REQUIRED TASK:
Reproduce the listing below word for word, leaving out the pictures.

(A run of listing entries)
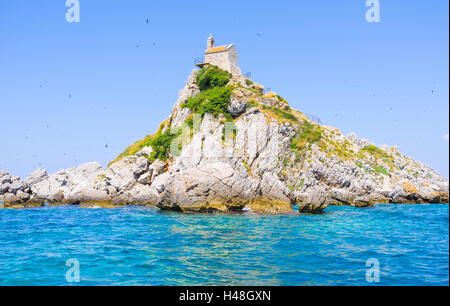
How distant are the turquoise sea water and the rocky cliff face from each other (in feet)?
65.7

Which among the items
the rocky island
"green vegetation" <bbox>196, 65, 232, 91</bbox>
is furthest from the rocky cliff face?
"green vegetation" <bbox>196, 65, 232, 91</bbox>

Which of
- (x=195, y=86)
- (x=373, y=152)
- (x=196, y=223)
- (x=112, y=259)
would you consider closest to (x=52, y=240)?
(x=112, y=259)

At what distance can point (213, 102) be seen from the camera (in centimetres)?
5791

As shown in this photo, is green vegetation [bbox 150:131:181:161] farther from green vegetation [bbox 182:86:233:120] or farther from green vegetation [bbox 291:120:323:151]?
green vegetation [bbox 291:120:323:151]

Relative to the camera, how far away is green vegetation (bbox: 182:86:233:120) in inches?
2253

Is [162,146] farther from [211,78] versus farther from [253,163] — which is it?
[211,78]

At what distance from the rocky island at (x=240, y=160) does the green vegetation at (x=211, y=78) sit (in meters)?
0.18

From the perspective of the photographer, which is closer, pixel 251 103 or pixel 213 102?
pixel 213 102

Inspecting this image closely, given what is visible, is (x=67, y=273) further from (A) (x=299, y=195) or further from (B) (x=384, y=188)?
(B) (x=384, y=188)

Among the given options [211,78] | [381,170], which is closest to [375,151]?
[381,170]

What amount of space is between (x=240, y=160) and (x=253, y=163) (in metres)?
3.66

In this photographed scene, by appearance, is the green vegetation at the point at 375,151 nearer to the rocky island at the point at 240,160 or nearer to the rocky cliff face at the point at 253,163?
the rocky cliff face at the point at 253,163

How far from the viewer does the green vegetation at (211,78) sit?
62.7 meters

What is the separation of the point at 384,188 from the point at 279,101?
2229 centimetres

ANSWER IN FULL:
How distant are the turquoise sea water and the rocky cliff face from each other (in feet)?
65.7

Which among the items
the rocky island
"green vegetation" <bbox>196, 65, 232, 91</bbox>
is furthest from the rocky cliff face?
"green vegetation" <bbox>196, 65, 232, 91</bbox>

Which of
- (x=195, y=86)
- (x=373, y=152)
- (x=196, y=223)
- (x=112, y=259)
would you consider closest to (x=52, y=240)?
(x=112, y=259)

At what distance can point (213, 102) be seen from the camera (in centimetres)?
5791

As shown in this photo, is green vegetation [bbox 150:131:181:161] farther from green vegetation [bbox 182:86:233:120] or farther from green vegetation [bbox 291:120:323:151]?
green vegetation [bbox 291:120:323:151]

Relative to the camera, how far away is green vegetation (bbox: 182:86:233:120) in inches?
2253

Is [162,146] farther from [211,78] versus farther from [253,163] — which is it?
[211,78]

At what distance from the rocky island at (x=240, y=160) does the green vegetation at (x=211, y=78) sit (in meters)?
0.18

From the perspective of the photographer, which is closer, pixel 251 103 or pixel 213 102?
pixel 213 102

Inspecting this image closely, given what is visible, is (x=67, y=273) further from (A) (x=299, y=195) or further from (B) (x=384, y=188)?
(B) (x=384, y=188)

Among the given options [211,78] | [381,170], which is closest to [375,151]?
[381,170]

What amount of space is between (x=240, y=160) and (x=253, y=163) (in metres)?
3.66

In this photographed scene, by appearance, is the green vegetation at the point at 375,151 nearer to the rocky island at the point at 240,160 or nearer to the rocky cliff face at the point at 253,163?
the rocky cliff face at the point at 253,163

How far from the viewer does the green vegetation at (211,78) sit?
62.7 meters

What is the separation of the point at 384,188 from the point at 279,101?
2229 centimetres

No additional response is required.